Attraverso l’analisi Junghiana che comprende l’interpretazione dei sogni, il dialogo con l’analista, l’analisi dei miti, delle fiabe e l’immaginazione attiva si realizza l’individuazione.
Si può pertanto affermare che” l’individuazione” è il processo di formazione e di differenziazione dell’individuo in seguito all’integrazione dell’inconscio nella coscienza.

La Sand Play Therapy sperimentata a metà del secolo scorso da Dora Kalf , allieva di Jung, è utile per l’integrazione  dei disturbi  psicologici  e   la realizzazione dell’individuazione.

Il paziente sperimenta il gioco della sabbia realizzando in una cassetta contente sabbia delle immagini aggiungendo figurine presenti negli scaffali attorno alla sabbiera.
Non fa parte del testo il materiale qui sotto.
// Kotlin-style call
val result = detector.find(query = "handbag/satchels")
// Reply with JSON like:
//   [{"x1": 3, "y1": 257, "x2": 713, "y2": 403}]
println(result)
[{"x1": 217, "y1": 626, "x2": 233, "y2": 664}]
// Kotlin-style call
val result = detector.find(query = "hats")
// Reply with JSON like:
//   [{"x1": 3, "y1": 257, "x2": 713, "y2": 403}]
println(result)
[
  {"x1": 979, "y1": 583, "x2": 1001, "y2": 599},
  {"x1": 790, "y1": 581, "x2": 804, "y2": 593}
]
Mentre nella produzione dei sogni, l’io non è cosciente; nel gioco della sabbia si realizza una collaborazione tra la coscienza e l’inconscio nella realizzazione di immagini.

Attraverso la Sand play il soggetto arriva a toccare esperienze più arcaiche rispetto a quelle che si possono incontrare attraverso l’analisi verbale. Si possono incontrare i traumi subiti durante la gestazione nell’utero materno ed esperienze disfunzionali neonatali. E’ possibile affermare che le mani, a contatto con l’inconscio, sanno parlare e vedere più delle parole ed i traumi possono essere integrati e superati!

Quando il paziente entra in contatto con l’inconscio può avvertire qualche difficoltà è pertanto necessaria la presenza dell’analista affinché la terapia si svolga in modo sereno in uno “spazio libero e protetto”.